Оперировали Любимова невероятно сложно, и длительно. Пришлось сшивать нервы, сосуды, сухожилия, попутно удалить несколько мелких осколков. Хирург Надтока сделал все возможное и невозможное. Будь, что будет, отрезать никогда не поздно.

Дня через два нежданно-негаданно заглянул в палату летчик Семен Карасев, принес фрукты. Тихо поздоровался, осторожно спросил:

– Ну, как, Ваня?

– Было совсем худо, Семен. Теперь ничего, – рассказывал Любимов. – После операции опухоль спала немного. Предлагали эвакуироваться, а я отказался. Понимаешь, незачем мне из Севастополя.
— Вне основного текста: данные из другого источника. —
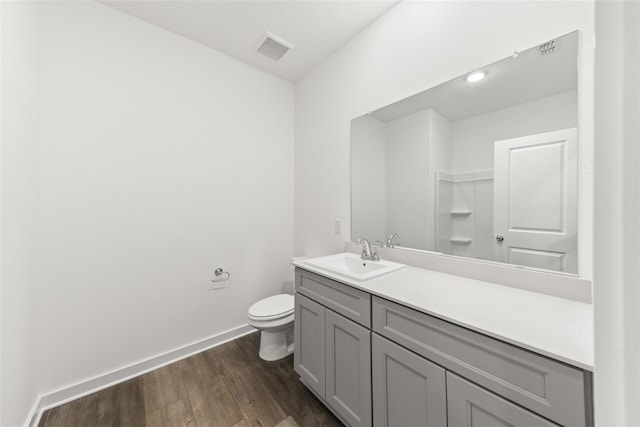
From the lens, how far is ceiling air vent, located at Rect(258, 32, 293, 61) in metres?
2.03

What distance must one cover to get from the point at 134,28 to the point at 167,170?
105 centimetres

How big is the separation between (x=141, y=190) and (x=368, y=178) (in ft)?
5.69

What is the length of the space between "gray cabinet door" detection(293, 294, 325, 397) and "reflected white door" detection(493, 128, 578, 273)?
3.51ft

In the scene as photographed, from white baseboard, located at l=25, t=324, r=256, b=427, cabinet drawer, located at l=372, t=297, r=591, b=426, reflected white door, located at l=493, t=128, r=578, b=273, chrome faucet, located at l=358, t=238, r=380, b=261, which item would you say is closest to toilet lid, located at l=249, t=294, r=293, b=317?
white baseboard, located at l=25, t=324, r=256, b=427

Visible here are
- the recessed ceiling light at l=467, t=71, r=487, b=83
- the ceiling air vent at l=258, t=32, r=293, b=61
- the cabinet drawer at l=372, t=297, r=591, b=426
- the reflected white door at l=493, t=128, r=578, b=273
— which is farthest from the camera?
the ceiling air vent at l=258, t=32, r=293, b=61

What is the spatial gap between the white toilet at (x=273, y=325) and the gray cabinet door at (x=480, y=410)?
1.30 m

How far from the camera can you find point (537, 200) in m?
1.18

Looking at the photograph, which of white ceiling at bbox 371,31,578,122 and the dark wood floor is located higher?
white ceiling at bbox 371,31,578,122

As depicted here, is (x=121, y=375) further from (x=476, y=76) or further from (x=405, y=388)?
(x=476, y=76)

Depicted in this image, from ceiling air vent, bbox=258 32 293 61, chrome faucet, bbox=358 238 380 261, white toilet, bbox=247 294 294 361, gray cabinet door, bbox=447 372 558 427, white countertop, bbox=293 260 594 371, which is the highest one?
ceiling air vent, bbox=258 32 293 61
Бодрое настроение пострадавшего друга освободило Карасева от неловкости.

– Мы еще в джазе с тобой поиграем, – сказал Карасев ободряюще (оба играли на музыкальных инструментах).

– Поиграем, Семен, обязательно поиграем. Заживут раны, такой джаз устроим фрицам в воздухе, что чертям тошно будет. А как ты после тарана?